Le pouvoir exécutif est le pouvoir de procéder à l’exécution des lois.
- Il est en charge du pouvoir réglementaire (on a vu que ca allait plus loin que des mesures d’application des lois), il dirige l’administration (chaque ministre est à la tête d’une administration), il dispose de la force armée. Mais, on a vu qu’il participait également à la fonction législative. De plus, le parlement peut lui déléguer un pouvoir législatif (art. 38 C° : le gouvernement pour suivre son programme peut demander au parlement l’autorisation de prendre, pendant une durée limitée, des mesures qui relèvent normalement du domaine de la loi. On parle alors d’ordonnances). Il dirige l’armée et les relations extérieures.
- Même dans le régime présidentiel américain (qui constitue quand même l’archétype de la séparation rigide) : droit de veto du président, participation du Sénat à la conclusion des traités internationaux, participation de la Cour suprême à la fonction législative.

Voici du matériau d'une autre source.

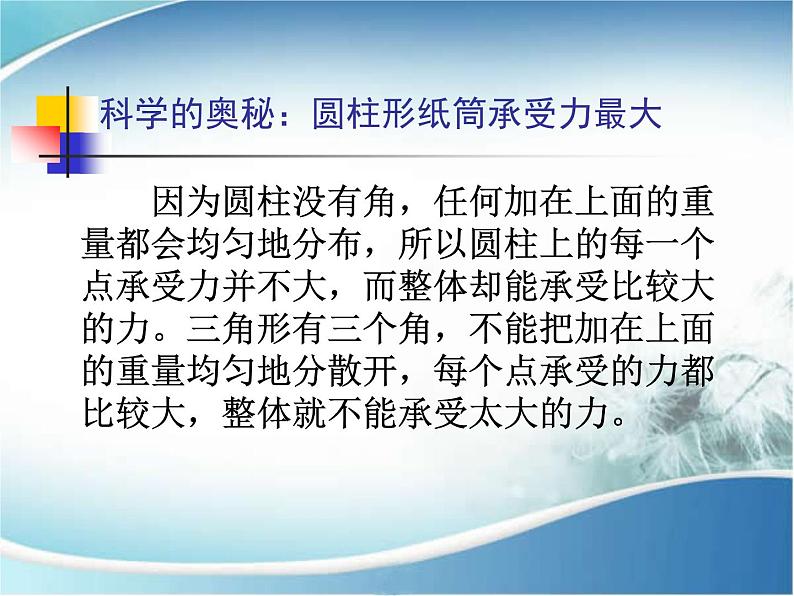 科学的奥秘：圆柱形纸筒承受力最大

因为圆柱没有角，任何加在上面的重量都会均匀地分布，所以圆柱上的每一个点承受力并不大，而整体却能承受比较大的力。三角形有三个角，不能把加在上面的重量均匀地分散开，每个点承受的力都比较大，整体就不能承受太大的力。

Le pouvoir juridictionnel.
- Le pouvoir juridictionnel veille à l’application de la loi. Montesquieu considère qu’« Il est la bouche de la loi ».
- Toutefois, ici encore, on peut procéder à une atténuation par la pratique des cavaliers législatifs : le parlement va valider des actes irréguliers. Ou encore, comme on l’a vu, adopter une loi d’amnistie…
Conclusion : distinction classique des différents régimes de séparation des pouvoirs qui s’atténue.
- Il faut également composer avec la donnée politique : en cas de majorité au gouvernement et à l’assemblée : que devient la séparation des pouvoirs ? En tenant compte du phénomène partisan (c’est-à-dire du pouvoir détenu par un parti politique), on aboutit à une concentration des pouvoirs, sans pour autant, contrairement à ce que pensait Montesquieu, l’on aboutisse à une tyrannie.
- Si la notion de séparation rigide ou souple des pouvoirs ne désigne plus grand-chose aujourd’hui, elle reste utile pour appréhender l’organisation des pouvoirs et comprendre leur agencement.